The North’s warning came days after the South’s Defence Minister Kim Tae-Young reiterated that Seoul would launch a preemptive strike to frustrate any nuclear attacks by the communist regime.
“We would have to strike right away if we detected a clear intention to attack (South Korea) with nuclear weapons,” Kim told a Seoul forum on Wednesday.
“It would be too late and the damage would be too big if, in the case of a North Korean nuclear attack, we had to cope with the attack.”
The North’s military statement said Sunday that its armed forces regard Kim’s remarks as a “state policy” and “an open declaration of war” of Seoul.
Kim made similar remarks in 2008, sparking the North’s angry protest and temporary expulsion of South Korean officials from a Seoul-funded industrial park just north of the heavily fortified border.
International efforts to bring Pyongyang back to six-party nuclear disarmament talks have so far made little headway.
North Korea abandoned the talks last April, a month before defiantly conducting a second atomic bomb test following its first in 2006, which soon led to United Nations sanctions on the communist state.
North Korea has said it will never return to talks with the United States, China, South Korea, Russia and Japan unless the sanctions are lifted. It also demands early discussions on a peace pact to end the 1950-1953 war.
But the United States and South Korea have insisted that the North should first come back to the talks and show it is serious about scrapping its atomic programmes.
US Assistant Secretary of State Kurt Campbell will visit Japan and South Korea early next month to discuss regional security issues including ways to revive the six-party talks last held in December 2008.
Seoul’s Foreign Minister Yu Myung-Hwan said Friday he hopes the talks can resume “before or after the Lunar New year” holidays from February 13-15, but reaffirmed that sanctions will remain in force until progress is made.
Yang Moo-Jin, a professor of Seoul’s University of North Korean Studies, told AFP Sunday Pyongyang is employing a “two-track approach” to Seoul.

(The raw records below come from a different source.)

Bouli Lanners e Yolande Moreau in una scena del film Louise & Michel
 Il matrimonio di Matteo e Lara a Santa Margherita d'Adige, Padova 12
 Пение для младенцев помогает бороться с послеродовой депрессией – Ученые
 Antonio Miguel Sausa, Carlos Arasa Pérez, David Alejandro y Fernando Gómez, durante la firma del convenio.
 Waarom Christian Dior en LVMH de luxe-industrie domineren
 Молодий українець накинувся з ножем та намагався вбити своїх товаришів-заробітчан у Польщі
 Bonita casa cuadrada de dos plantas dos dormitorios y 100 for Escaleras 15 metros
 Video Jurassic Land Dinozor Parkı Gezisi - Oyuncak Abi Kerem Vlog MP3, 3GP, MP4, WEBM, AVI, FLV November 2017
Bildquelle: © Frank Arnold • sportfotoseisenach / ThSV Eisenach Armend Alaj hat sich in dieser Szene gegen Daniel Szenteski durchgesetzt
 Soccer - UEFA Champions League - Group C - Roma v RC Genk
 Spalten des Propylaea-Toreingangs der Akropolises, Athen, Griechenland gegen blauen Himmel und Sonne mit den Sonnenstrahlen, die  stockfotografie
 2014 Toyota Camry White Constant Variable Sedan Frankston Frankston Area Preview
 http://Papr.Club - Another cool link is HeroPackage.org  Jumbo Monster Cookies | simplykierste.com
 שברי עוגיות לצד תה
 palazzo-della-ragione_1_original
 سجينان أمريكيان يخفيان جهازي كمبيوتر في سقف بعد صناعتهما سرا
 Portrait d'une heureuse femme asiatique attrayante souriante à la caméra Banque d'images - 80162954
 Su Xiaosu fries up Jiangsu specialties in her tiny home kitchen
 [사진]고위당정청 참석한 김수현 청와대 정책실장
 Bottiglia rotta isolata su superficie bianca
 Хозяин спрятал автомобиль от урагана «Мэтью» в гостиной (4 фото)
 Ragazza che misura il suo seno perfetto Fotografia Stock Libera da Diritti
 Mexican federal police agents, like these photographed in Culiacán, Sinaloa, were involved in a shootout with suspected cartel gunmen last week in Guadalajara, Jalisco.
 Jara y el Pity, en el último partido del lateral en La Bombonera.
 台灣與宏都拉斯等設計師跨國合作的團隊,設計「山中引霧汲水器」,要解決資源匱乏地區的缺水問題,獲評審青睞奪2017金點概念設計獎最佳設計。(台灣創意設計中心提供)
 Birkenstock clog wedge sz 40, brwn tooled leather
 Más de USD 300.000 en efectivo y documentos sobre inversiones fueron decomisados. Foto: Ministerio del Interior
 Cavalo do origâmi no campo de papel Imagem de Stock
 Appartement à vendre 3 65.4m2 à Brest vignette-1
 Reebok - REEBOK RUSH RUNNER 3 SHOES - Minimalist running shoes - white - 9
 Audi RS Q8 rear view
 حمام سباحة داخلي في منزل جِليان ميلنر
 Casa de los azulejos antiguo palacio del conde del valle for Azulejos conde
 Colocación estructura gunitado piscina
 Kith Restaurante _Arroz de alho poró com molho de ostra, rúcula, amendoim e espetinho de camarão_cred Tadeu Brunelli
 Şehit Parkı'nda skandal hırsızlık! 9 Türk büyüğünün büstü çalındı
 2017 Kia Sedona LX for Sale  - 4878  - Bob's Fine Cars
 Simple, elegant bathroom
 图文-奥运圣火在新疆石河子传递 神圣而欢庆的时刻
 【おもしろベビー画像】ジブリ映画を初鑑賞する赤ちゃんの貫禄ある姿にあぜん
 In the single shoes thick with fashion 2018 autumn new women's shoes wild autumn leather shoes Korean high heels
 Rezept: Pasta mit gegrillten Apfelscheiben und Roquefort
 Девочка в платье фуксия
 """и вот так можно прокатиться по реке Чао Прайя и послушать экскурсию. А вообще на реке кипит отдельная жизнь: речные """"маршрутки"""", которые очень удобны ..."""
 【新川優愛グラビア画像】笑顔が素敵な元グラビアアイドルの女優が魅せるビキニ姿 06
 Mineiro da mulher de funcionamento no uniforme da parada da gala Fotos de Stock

“The North is employing a two-track approach, pressuring the South with vitriolic rhetoric on the political front while trying to cash in on cooperation on the economic front,” Yang said.
The North has proposed holding one-day military talks on easing restrictions on travel in and out of the Seoul-funded estate just north of the border and two-day economic talks on reviving tours by South Koreans to the Mount Kumgang resort in the North from Tuesday.
Seoul has yet to respond to the offers. Both sides are due to resume separate non-military talks on the estate on February 1.